25.  Com uma única frase respondemos a duas acusações dos judeus, que o acusam pelo crime de violar o sábado e não aceitam a igualdade de Cristo com Deus, quando Ele declara ser Deus seu Pai.

26.  Julgas que, por ser esta palavra uma resposta aos judeus, pode-se ocultar o seu verdadeiro significado? Apesar de já termos tratado disto em outro livro, como não há prejuízo para a religião, mas é antes vantajoso que se trate de novo das verdades da fé, vamos tornar a estudar o mesmo assunto, visto que surgiu a ocasião.

 

Capítulo 44.

27.  Estas palavras do Evangelho tornam necessária a primeira resposta: E por isso os judeus perseguiam a Jesus, e procuravam matá-lo, porque fazia estas coisas no sábado (Jo 5,16).

28.  A ira deles se acendia a ponto de quererem matá-lo, por causa das obras feitas no sábado. Mas vejamos como o Senhor responde: Meu Pai trabalha até agora, e Eu também trabalho (Jo 5,17).

29.  Mostra-me, ó herege, que obra do Pai é esta, pois, pelo Filho e no Filho, tudo existe, as coisas visíveis e invisíveis. Se tu sabes mais que os Evangelhos, é forçoso que sejas adepto de outras doutrinas arcanas para chegar ao conhecimento das obras paternas e mostrar o Pai que trabalha.

30.  O Pai opera no Filho, visto que Ele mesmo diz: As palavras que eu vos digo, não as digo eu, mas o Pai, que está em mim, Ele faz suas obras (Jo 14,10). Percebes o que significa: Meu Pai trabalha até agora? Disse isso, para que se entendesse que tem em si o poder da natureza paterna, tendo usado seu poder nas obras realizadas no sábado.

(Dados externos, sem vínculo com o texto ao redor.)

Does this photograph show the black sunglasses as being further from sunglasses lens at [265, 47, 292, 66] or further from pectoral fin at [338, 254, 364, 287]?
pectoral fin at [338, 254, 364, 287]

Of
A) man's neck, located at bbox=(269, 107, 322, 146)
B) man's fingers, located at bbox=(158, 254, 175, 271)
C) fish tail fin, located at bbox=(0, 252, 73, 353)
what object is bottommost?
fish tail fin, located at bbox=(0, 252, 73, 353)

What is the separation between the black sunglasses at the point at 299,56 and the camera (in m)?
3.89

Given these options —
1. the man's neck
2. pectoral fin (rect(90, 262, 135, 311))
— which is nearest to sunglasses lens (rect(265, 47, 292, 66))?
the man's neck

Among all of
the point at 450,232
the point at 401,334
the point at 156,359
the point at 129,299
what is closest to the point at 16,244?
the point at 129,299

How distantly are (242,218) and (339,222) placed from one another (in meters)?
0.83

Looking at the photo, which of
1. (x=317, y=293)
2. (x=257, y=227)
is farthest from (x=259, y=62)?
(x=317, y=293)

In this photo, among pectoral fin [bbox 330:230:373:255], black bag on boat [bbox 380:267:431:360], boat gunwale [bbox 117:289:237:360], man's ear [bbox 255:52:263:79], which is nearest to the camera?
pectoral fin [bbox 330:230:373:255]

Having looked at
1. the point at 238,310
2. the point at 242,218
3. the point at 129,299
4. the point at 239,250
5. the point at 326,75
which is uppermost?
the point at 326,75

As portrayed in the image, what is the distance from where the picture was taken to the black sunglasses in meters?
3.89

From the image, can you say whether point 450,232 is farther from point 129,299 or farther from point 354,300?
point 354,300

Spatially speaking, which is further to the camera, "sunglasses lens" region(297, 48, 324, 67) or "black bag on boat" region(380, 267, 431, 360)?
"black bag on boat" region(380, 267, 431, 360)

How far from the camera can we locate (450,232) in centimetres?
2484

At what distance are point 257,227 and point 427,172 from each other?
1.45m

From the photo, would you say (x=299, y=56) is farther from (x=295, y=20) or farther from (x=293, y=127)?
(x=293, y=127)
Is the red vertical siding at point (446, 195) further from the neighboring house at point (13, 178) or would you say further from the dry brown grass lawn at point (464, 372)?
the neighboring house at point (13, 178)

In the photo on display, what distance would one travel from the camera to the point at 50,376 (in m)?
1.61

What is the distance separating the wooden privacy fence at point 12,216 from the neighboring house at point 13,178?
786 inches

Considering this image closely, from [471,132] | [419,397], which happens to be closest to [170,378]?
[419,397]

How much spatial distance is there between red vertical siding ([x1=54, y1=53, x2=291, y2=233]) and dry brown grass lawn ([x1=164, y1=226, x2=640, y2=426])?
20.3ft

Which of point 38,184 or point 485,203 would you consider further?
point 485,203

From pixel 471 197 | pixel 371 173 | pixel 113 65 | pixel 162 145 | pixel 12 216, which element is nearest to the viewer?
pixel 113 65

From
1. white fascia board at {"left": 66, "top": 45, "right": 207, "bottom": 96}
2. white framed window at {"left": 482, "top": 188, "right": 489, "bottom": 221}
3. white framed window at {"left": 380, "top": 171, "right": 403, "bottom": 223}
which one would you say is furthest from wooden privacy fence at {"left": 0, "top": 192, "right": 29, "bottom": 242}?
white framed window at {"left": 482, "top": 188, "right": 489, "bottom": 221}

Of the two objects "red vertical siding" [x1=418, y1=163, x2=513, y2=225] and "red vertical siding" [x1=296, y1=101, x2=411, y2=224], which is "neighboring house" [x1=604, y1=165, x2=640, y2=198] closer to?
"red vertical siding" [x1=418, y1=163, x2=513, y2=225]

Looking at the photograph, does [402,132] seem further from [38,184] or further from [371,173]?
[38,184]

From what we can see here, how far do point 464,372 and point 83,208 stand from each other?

31.  Se, quando Ele opera, o Pai opera nele, forçoso é que, quando o Pai opera, Ele opere. Por isso diz: Meu Pai trabalha até agora, para que suas palavras e ações sejam consideradas como operação da natureza paterna presente nele.

32.  Meu Pai trabalha até agora significa que a ação é realizada no único e mesmo momento em que fala, de modo que não se creia que a obra do Pai seja uma obra diferente da que Ele realiza, pois, se o Pai trabalha até agora, a mesma obra, feita no momento em que Ele fala, é obra do Pai.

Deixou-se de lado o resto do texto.